The same process removes oxygen from water to produce hydrogen. The carbon monoxide and hydrogen are joined to make a synthetic gas, which can be turned into methanol or gasoline. A prototype is scheduled to be ready late this month.

•Wind. Morphic Technologies of Sweden has patented an enzyme to absorb CO2 from the air. Wind-turbine blades, coated with the enzyme, generate a huge air mass as they spin. CO2 sticks to the blades and is transported to the base of the turbine. There, excess energy from the wind turbines splits the CO2 and water into carbon and hydrogen.
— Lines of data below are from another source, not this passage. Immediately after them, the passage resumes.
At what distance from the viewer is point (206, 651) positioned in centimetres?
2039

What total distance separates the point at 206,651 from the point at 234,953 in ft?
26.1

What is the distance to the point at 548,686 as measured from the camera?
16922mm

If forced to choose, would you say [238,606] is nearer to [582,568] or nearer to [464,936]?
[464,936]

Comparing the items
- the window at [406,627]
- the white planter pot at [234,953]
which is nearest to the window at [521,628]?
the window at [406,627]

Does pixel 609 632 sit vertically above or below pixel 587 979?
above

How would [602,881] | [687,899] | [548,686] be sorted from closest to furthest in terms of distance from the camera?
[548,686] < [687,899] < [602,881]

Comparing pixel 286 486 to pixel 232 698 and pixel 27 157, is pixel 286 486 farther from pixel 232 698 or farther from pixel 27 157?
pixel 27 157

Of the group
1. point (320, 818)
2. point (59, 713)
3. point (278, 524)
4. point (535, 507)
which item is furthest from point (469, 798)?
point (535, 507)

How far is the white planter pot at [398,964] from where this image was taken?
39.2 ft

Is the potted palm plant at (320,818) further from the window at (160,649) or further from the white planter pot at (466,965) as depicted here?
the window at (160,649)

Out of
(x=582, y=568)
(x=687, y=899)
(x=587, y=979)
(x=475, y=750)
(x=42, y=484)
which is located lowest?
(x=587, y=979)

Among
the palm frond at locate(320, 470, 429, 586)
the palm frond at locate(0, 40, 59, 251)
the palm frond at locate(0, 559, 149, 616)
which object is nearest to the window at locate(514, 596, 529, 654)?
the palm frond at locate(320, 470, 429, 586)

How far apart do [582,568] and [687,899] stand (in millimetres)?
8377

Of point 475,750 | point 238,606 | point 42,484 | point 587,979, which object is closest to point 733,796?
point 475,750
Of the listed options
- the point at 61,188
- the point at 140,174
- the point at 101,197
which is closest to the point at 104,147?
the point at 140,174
Since it's scraping CO2 from the air, Morphic could sell carbon credits to industries that must cut or offset emissions under expected greenhouse gas restraints, says CEO Martin Valfridsson.

Ahmed Ghoniem, an MIT professor of mechanical engineering, says CO2-to-fuels projects are technically feasible but face high hurdles. "Can you scale it up to produce a sufficient amount of (fuel) so you can build a business around it? It's challenging."